>> START INFORMATION GIVEN
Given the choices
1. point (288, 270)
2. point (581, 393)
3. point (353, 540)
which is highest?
>> END INFORMATION GIVEN
**TASK TO CARRY OUT**
Rewrite every row with each "point" swapped for "coordinate", leaving everything else unchanged.

**WRITTEN ANSWER**
Given the choices
1. coordinate (288, 270)
2. coordinate (581, 393)
3. coordinate (353, 540)
which is highest?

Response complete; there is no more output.